We found that WBC counts above 13,750/µL (OR = 1.890) and ESR above 80 mm/hr (OR = 1.312) are predictors of complicated CAP. Elmeazawy et al. (16) reported that low levels of MPV and high D-dimer are potential predictors of complicated CAP in children with pneumonia (15, 17, 18). Additionally, evidence suggests that high CRP and ESR levels at admission may indicate an increased risk of parapneumonic effusion or empyema in pediatric pneumonia cases. Previous studies have shown that leukocytosis, especially a WBC count greater than 15,000/µL, is directly correlated with severe pneumococcal disease and can help differentiate between viral and bacterial pneumonia (19-23).
The evaluation of imaging findings in our patients revealed that the frequency of abnormal cases in chest X-rays and CT scans for complicated pediatric cases is significantly lower than in patients without complications. Also, a negative result of HRAD before hospitalization (OR = 3.473) is a predictive imaging factor for complicated CAP. Prior studies have also indicated that observing chest involvement at the beginning of hospitalization can lead to better patient prognosis (24). For patients with CAP with a typical chest X-ray result (any sign of lung involvement in any lobes, such as consolidation, etc.) at the beginning of hospitalization, other influencing factors should be considered so that cases with a high risk of complications receive prompt treatment.
Complications from pneumonia can occur even when children with the disease are hospitalized and treated. These complications include pleural or parapneumonic effusion, pneumothorax, acute respiratory distress, empyema, necrotizing pneumonia, bronchopulmonary fistula, pneumatocele formation, and lung abscess. Such complications can lead to prolonged hospitalization, the need for surgery, and irreversible consequences in pediatrics (3). In the study, parapneumonic effusion was the most common pulmonary complication, occurring in 81.7% of cases. Other complications, in order of frequency, included necrotizing pneumonia (27.9%), empyema (20.2%), and lung abscess (6.7%). No cases of mortality were observed in the study.

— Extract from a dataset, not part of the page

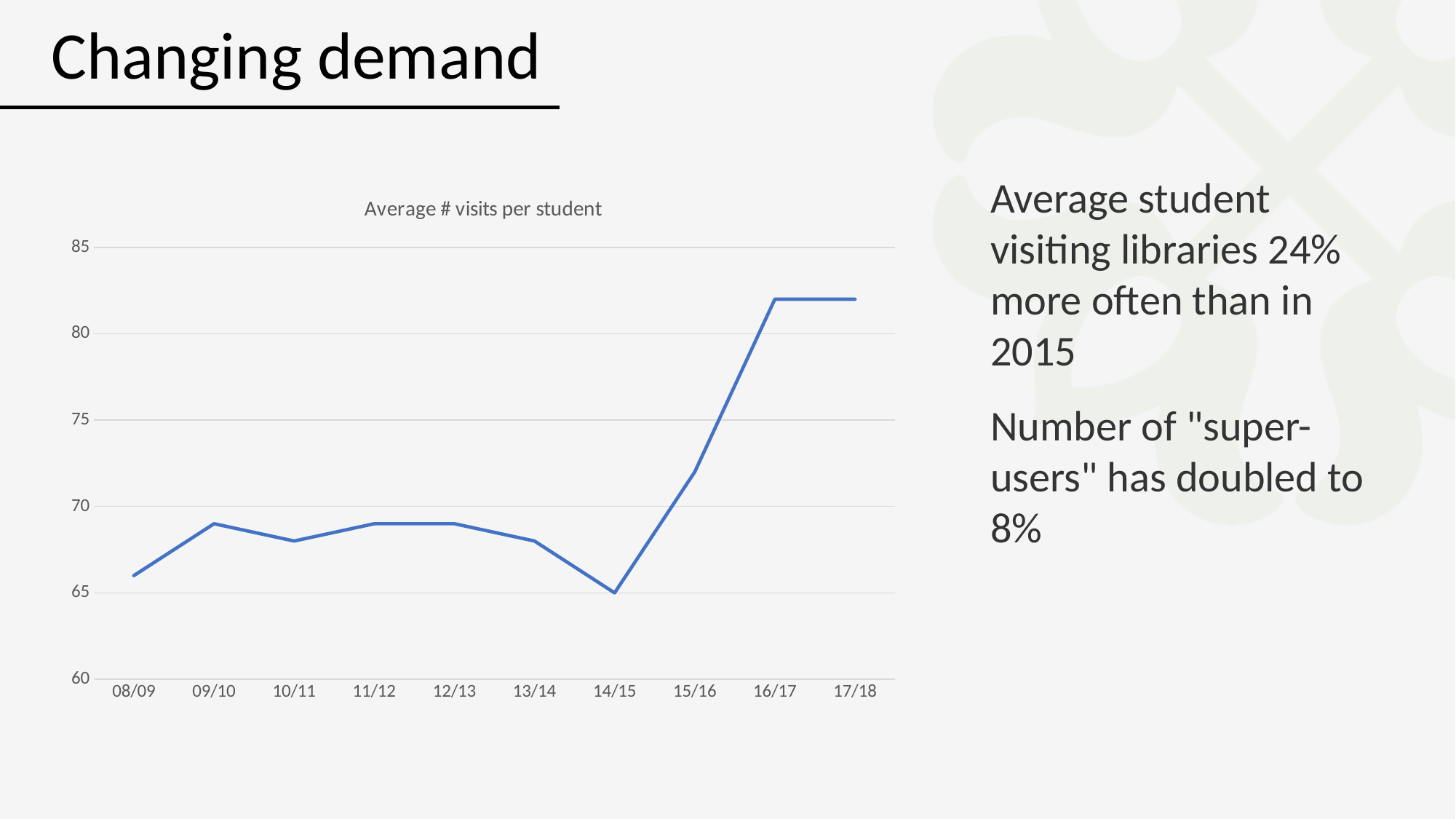
Which year has the lowest average number of visits per student? 14/15 How many academic years are plotted along the x axis? 10 Is the value for 15/16 greater or less than 70? greater What is the average number of visits per student in 14/15? 65 Is the value for 16/17 greater or less than 80? greater Is the value for 08/09 greater or less than 65? greater Which is larger, the value for 17/18 or the value for 13/14? 17/18 What is the title of the chart? Average # visits per student Which is larger, the value for 14/15 or the value for 15/16? 15/16 What kind of chart is shown on the slide? line chart Between 14/15 and 16/17, does the average number of visits per student rise or fall? rise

The study's main limitation is the lack of information about antibiotic resistance and sensitivity, as well as the strains isolated from patients. This is a single-center study, which may limit the generalizability of the results. Additionally, due to the retrospective design, there are limitations regarding some potential confounding factors.

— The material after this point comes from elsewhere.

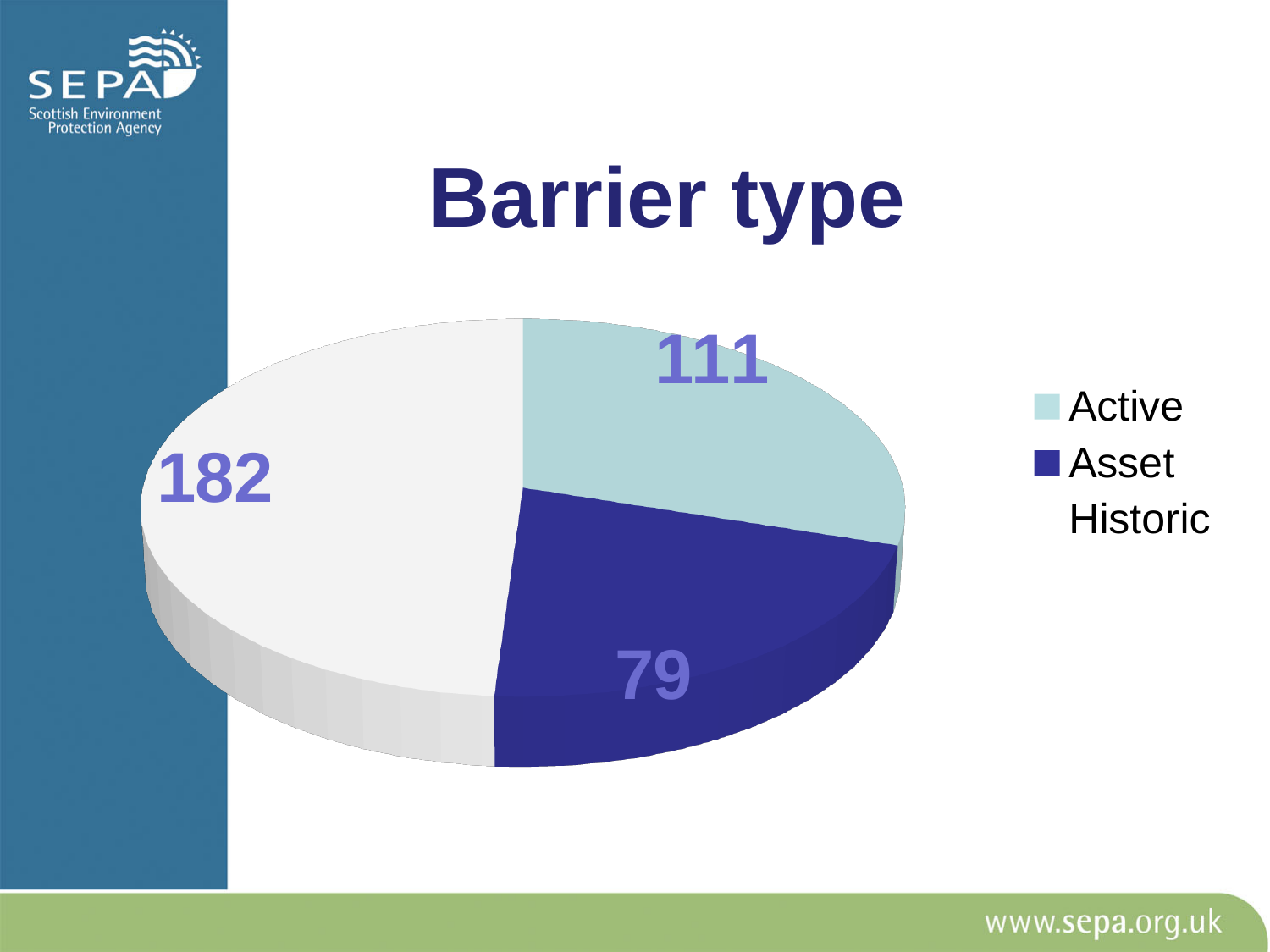
Which is larger, Active or Asset? Active What is the value for Historic? 182 What is the difference between the Historic and Active values? 71 What is the difference between the Active and Asset values? 32 What is the value for Active? 111 How many slices does the pie chart have? 3 What type of chart is shown on the slide? Pie chart What is the total of all slices in the pie chart? 372 Which barrier type has the largest slice? Historic Which barrier type has the smallest slice? Asset What is the title of the chart? Barrier type What is the value for Asset? 79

We concluded that the incidence rate of complicated CAP cases in Zahra Mardani Azari Children's Hospital in Tabriz in 2023 was 28.8%. High weight and BMI, receiving acetaminophen during hospitalization, tachypnea, duration of fever until admission, and high WBC and ESR are predictors of pulmonary complications in children with CAP. It is recommended to use these factors in evaluating patients during the initial pediatrician clinical visits to minimize the risk of complications in CAP patients. In future research, we propose investigating the impact of inflammatory factors that can be evaluated by a simple complete blood count test, such as MPV (mean platelet volume), NLR (neutrophil to lymphocyte ratio), and PLR (platelet to lymphocyte ratio), in complicated CAP cases.